[Stored data entries]

▬▬▬▬▬▬

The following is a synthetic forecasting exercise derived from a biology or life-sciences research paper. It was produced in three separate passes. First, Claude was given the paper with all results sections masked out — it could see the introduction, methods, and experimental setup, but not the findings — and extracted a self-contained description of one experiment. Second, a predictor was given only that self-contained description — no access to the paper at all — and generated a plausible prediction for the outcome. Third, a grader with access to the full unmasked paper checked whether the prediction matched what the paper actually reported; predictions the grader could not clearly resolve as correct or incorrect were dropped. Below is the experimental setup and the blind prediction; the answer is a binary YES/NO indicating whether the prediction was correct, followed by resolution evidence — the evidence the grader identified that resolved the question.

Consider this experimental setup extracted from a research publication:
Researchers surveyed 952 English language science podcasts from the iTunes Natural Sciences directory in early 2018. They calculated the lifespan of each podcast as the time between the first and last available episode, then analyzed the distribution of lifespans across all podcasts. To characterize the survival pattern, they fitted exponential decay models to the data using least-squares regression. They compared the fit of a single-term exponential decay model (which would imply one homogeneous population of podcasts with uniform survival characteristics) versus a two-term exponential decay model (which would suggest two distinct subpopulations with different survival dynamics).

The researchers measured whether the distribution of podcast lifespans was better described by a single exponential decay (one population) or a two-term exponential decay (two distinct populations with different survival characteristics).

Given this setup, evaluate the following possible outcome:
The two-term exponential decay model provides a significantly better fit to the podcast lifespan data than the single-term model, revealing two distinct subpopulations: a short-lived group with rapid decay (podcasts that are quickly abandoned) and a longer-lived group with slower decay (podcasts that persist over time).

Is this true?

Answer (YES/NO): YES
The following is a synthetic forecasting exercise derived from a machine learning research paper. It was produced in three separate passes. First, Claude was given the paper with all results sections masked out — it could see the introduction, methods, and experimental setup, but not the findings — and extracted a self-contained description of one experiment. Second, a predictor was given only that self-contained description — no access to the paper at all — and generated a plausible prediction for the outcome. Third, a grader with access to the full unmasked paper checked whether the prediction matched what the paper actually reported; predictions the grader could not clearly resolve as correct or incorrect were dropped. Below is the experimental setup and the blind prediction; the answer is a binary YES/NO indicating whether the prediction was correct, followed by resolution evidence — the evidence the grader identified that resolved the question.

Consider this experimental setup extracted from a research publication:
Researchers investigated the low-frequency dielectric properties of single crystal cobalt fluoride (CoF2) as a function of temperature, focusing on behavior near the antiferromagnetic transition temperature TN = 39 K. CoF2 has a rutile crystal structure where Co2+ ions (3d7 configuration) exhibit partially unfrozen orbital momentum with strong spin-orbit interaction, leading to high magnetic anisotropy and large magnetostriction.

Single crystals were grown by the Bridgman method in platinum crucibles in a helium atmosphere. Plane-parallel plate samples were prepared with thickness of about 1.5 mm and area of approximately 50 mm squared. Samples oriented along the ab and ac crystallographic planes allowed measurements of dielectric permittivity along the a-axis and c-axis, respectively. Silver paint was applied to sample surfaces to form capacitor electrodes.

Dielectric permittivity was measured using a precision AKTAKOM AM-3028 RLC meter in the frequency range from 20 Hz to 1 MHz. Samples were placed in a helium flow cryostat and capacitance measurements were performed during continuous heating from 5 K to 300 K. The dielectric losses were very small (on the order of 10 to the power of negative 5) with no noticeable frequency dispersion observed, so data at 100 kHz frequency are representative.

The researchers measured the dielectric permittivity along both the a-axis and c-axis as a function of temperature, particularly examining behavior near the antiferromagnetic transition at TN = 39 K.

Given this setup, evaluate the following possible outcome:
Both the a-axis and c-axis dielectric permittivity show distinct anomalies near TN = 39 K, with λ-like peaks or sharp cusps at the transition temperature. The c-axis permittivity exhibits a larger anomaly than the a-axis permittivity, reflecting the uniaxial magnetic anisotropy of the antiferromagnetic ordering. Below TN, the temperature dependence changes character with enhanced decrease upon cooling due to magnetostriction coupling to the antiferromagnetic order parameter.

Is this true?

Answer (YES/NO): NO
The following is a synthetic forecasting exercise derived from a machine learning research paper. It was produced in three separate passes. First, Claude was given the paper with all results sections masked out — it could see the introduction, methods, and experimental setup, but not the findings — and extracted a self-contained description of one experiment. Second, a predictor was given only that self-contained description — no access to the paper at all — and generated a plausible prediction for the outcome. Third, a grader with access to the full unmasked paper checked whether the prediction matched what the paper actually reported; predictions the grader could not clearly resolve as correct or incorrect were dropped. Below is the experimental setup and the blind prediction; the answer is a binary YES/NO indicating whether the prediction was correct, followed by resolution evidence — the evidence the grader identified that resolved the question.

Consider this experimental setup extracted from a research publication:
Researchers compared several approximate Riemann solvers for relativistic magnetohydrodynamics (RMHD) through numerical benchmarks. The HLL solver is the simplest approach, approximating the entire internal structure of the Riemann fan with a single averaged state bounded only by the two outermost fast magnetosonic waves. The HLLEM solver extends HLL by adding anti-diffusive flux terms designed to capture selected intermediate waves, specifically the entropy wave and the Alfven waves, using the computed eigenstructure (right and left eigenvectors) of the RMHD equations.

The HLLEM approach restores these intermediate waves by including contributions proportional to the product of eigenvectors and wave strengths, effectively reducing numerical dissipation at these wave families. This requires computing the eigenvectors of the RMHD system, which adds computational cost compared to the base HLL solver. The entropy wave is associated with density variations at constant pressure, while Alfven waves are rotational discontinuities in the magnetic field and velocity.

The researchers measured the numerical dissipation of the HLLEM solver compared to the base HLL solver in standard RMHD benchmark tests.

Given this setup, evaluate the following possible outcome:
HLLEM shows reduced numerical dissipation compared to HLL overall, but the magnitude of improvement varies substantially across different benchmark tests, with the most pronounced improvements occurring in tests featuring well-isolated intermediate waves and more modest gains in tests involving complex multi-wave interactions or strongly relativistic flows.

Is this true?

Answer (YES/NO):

▬▬▬▬▬▬

**DIRECTIONS:**
All the records, from the first line to the last: repeat them exactly.

**TASK OUTPUT:**
The following is a synthetic forecasting exercise derived from a biology or life-sciences research paper. It was produced in three separate passes. First, Claude was given the paper with all results sections masked out — it could see the introduction, methods, and experimental setup, but not the findings — and extracted a self-contained description of one experiment. Second, a predictor was given only that self-contained description — no access to the paper at all — and generated a plausible prediction for the outcome. Third, a grader with access to the full unmasked paper checked whether the prediction matched what the paper actually reported; predictions the grader could not clearly resolve as correct or incorrect were dropped. Below is the experimental setup and the blind prediction; the answer is a binary YES/NO indicating whether the prediction was correct, followed by resolution evidence — the evidence the grader identified that resolved the question.

Consider this experimental setup extracted from a research publication:
Researchers surveyed 952 English language science podcasts from the iTunes Natural Sciences directory in early 2018. They calculated the lifespan of each podcast as the time between the first and last available episode, then analyzed the distribution of lifespans across all podcasts. To characterize the survival pattern, they fitted exponential decay models to the data using least-squares regression. They compared the fit of a single-term exponential decay model (which would imply one homogeneous population of podcasts with uniform survival characteristics) versus a two-term exponential decay model (which would suggest two distinct subpopulations with different survival dynamics).

The researchers measured whether the distribution of podcast lifespans was better described by a single exponential decay (one population) or a two-term exponential decay (two distinct populations with different survival characteristics).

Given this setup, evaluate the following possible outcome:
The two-term exponential decay model provides a significantly better fit to the podcast lifespan data than the single-term model, revealing two distinct subpopulations: a short-lived group with rapid decay (podcasts that are quickly abandoned) and a longer-lived group with slower decay (podcasts that persist over time).

Is this true?

Answer (YES/NO): YES
The following is a synthetic forecasting exercise derived from a machine learning research paper. It was produced in three separate passes. First, Claude was given the paper with all results sections masked out — it could see the introduction, methods, and experimental setup, but not the findings — and extracted a self-contained description of one experiment. Second, a predictor was given only that self-contained description — no access to the paper at all — and generated a plausible prediction for the outcome. Third, a grader with access to the full unmasked paper checked whether the prediction matched what the paper actually reported; predictions the grader could not clearly resolve as correct or incorrect were dropped. Below is the experimental setup and the blind prediction; the answer is a binary YES/NO indicating whether the prediction was correct, followed by resolution evidence — the evidence the grader identified that resolved the question.

Consider this experimental setup extracted from a research publication:
Researchers investigated the low-frequency dielectric properties of single crystal cobalt fluoride (CoF2) as a function of temperature, focusing on behavior near the antiferromagnetic transition temperature TN = 39 K. CoF2 has a rutile crystal structure where Co2+ ions (3d7 configuration) exhibit partially unfrozen orbital momentum with strong spin-orbit interaction, leading to high magnetic anisotropy and large magnetostriction.

Single crystals were grown by the Bridgman method in platinum crucibles in a helium atmosphere. Plane-parallel plate samples were prepared with thickness of about 1.5 mm and area of approximately 50 mm squared. Samples oriented along the ab and ac crystallographic planes allowed measurements of dielectric permittivity along the a-axis and c-axis, respectively. Silver paint was applied to sample surfaces to form capacitor electrodes.

Dielectric permittivity was measured using a precision AKTAKOM AM-3028 RLC meter in the frequency range from 20 Hz to 1 MHz. Samples were placed in a helium flow cryostat and capacitance measurements were performed during continuous heating from 5 K to 300 K. The dielectric losses were very small (on the order of 10 to the power of negative 5) with no noticeable frequency dispersion observed, so data at 100 kHz frequency are representative.

The researchers measured the dielectric permittivity along both the a-axis and c-axis as a function of temperature, particularly examining behavior near the antiferromagnetic transition at TN = 39 K.

Given this setup, evaluate the following possible outcome:
Both the a-axis and c-axis dielectric permittivity show distinct anomalies near TN = 39 K, with λ-like peaks or sharp cusps at the transition temperature. The c-axis permittivity exhibits a larger anomaly than the a-axis permittivity, reflecting the uniaxial magnetic anisotropy of the antiferromagnetic ordering. Below TN, the temperature dependence changes character with enhanced decrease upon cooling due to magnetostriction coupling to the antiferromagnetic order parameter.

Is this true?

Answer (YES/NO): NO
The following is a synthetic forecasting exercise derived from a machine learning research paper. It was produced in three separate passes. First, Claude was given the paper with all results sections masked out — it could see the introduction, methods, and experimental setup, but not the findings — and extracted a self-contained description of one experiment. Second, a predictor was given only that self-contained description — no access to the paper at all — and generated a plausible prediction for the outcome. Third, a grader with access to the full unmasked paper checked whether the prediction matched what the paper actually reported; predictions the grader could not clearly resolve as correct or incorrect were dropped. Below is the experimental setup and the blind prediction; the answer is a binary YES/NO indicating whether the prediction was correct, followed by resolution evidence — the evidence the grader identified that resolved the question.

Consider this experimental setup extracted from a research publication:
Researchers compared several approximate Riemann solvers for relativistic magnetohydrodynamics (RMHD) through numerical benchmarks. The HLL solver is the simplest approach, approximating the entire internal structure of the Riemann fan with a single averaged state bounded only by the two outermost fast magnetosonic waves. The HLLEM solver extends HLL by adding anti-diffusive flux terms designed to capture selected intermediate waves, specifically the entropy wave and the Alfven waves, using the computed eigenstructure (right and left eigenvectors) of the RMHD equations.

The HLLEM approach restores these intermediate waves by including contributions proportional to the product of eigenvectors and wave strengths, effectively reducing numerical dissipation at these wave families. This requires computing the eigenvectors of the RMHD system, which adds computational cost compared to the base HLL solver. The entropy wave is associated with density variations at constant pressure, while Alfven waves are rotational discontinuities in the magnetic field and velocity.

The researchers measured the numerical dissipation of the HLLEM solver compared to the base HLL solver in standard RMHD benchmark tests.

Given this setup, evaluate the following possible outcome:
HLLEM shows reduced numerical dissipation compared to HLL overall, but the magnitude of improvement varies substantially across different benchmark tests, with the most pronounced improvements occurring in tests featuring well-isolated intermediate waves and more modest gains in tests involving complex multi-wave interactions or strongly relativistic flows.

Is this true?

Answer (YES/NO):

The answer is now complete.